I am not sure about you, but I have experienced fear too often throughout my life. Within the past 2 years, fear has controlled my life. Now let’s talk about this because “control” is often looked at as a negative thing. So here is why I chose to use the word control. When things are out of “our” control we panic, become fearful, regress and may even resort to things that are not healthy for us. We feel hopeless, we can become negative, isolate, stop doing the things that we enjoy, along with so many other negative or demorlizing things.
About two years ago, I received some very disappointing news that I felt at that time would change my life for the worst. Fear took over! I became uncertain, I doubted myself, I questioned my character, my talents and even who I was as a person, a sister, a woman, a friend and as a human being. “Whewww chillleee, it was a very rough time.”
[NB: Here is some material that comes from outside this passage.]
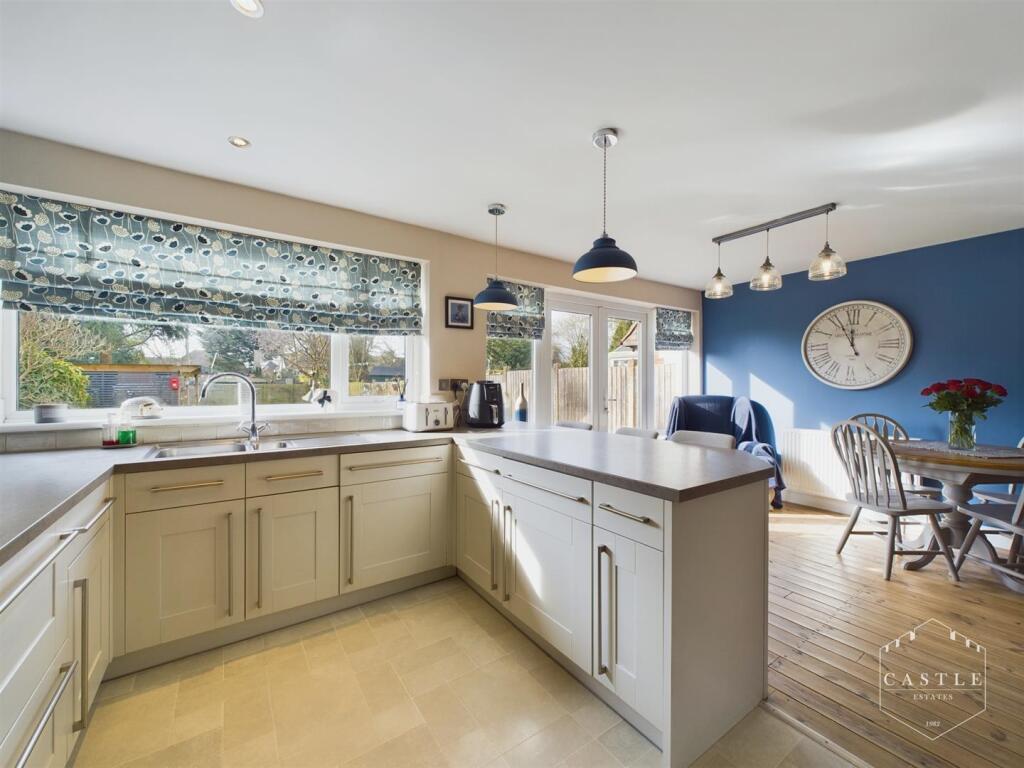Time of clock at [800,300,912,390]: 11:55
After becoming exhausted mentally and with the constant support and prayer of an amazing cousin in my life, I felt a shift. My perception of the events changed, I decided to control my own narrative for myself and no one else. That desire for approval went out of the door quickly. The idea of self-acceptance started to creep into my life, my mind and my spirit. I was like “holy crap” what is happening here. I began to focus more on my mental health, self-care and what I wanted for myself. I realized that my fear was being fostered by approval. I realized that I was seeking perfection in a unperfect place. Oh boy, once the lightbulb came on, my shoulders became lighter and my head elevated even more.
My fear became my drive.
My fear increased my ability to care for myself better.
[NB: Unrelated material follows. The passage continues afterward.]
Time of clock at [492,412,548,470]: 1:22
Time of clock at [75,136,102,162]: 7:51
My fear forced me to leave no stone unturned.
My fear forced me to step into new challenges.
My fear drove me to apply to a school that I did not feel good enough to get into; I DID and now I am 1 year from completion of my doctorate.
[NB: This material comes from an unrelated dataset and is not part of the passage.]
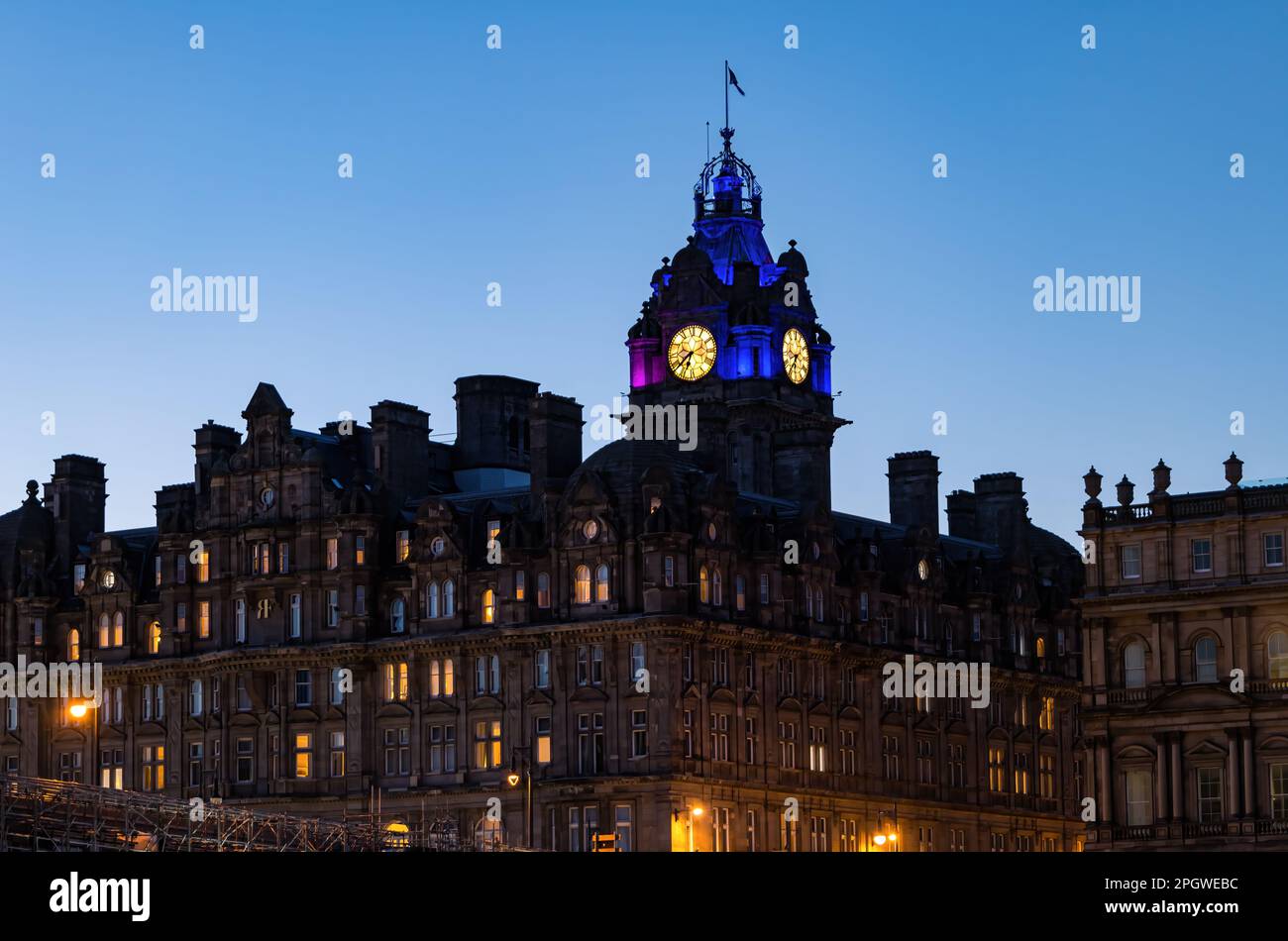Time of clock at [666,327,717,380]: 6:38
My fear drove me to start “Through Her Slanted Eyez .”
Ultimately, My fear drove me to start thinking with my HEART and not my MIND.
I started becoming fearful for NOT doing what my heart desired to do.
Fear changed my entire perspective on something I thought was my demise.
I am bolder!
I am fearless!
I have courage!
I am more optimistic!
I see my dreams being my reality.
I am crushing my personal goals.
I am finally doing this thing called life for me and only me.
So much has changed for me because I decided to embrace my fears. That confident woman that many individuals already knew became even more confident through her own reassurances.
EMBRACE YOUR FEARS, IT CAN BECOME YOUR GAME CHANGER!